### [EXERCISE TEXT]

If, as Zola said, “art is a corner of creation filtered through a temperament,” then Tobias Wolff’s short story “Powder” is a subtle, quiet, finely wrought piece of art. Wolff’s corner of creation is the Pacific Northwest, a ski resort at Mt. Baker steadily being covered in fresh snow. The temperament belongs to the narrator, a boy dragged up the mountain on Christmas Eve by his father, a father whose numerous screw-ups have driven him outside the family. Getting his son home late to his anxious mother, they both know, will be the last straw. But the father insists on one final run. Followed by another. And another. To the son, the snow-coated world is less an adventure than certain doom: “Snow whirled around us in bitter, blinding squalls, hissing like sand, and still we skied.”
The son’s position is clear. He wants to go home to his mother. He imagines, with tender longing, “the green tablecloth, the plates with the holly pattern, the red candles waiting to be lit.” He finds no joy in the setting or in his father’s recklessness as they drive down the mountain only to be confronted with a stern state trooper guarding a barricade. Their only way out is closed.
His father turns the car around. But he hasn’t given up. Known for his charm and improvisation skills, if not his reliability, he pulls into a diner up the road, hatching his plan. In a booth, they acknowledge their predicament.

### [EXERCISE DATA]

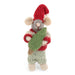 Gingerbread World European Christmas Market En Gry and Sif Scandinavia Felted Wool Ornament Grey Mouse with Christmas Tree 20724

### [ACTIVITIES]
• 1. In the commentary on "Powder," why does the father turn the car around on the way down the mountain? Answer in one to three sentences.
• 2. According to the commentary on "Powder," on what day does the father take his son up the mountain?

### [SOLUTIONS FOR EACH TASK]
• 1. On the drive down, they run into a stern state trooper guarding a barricade. Their only way out is closed, so the father turns the car around.

• 2. Christmas Eve.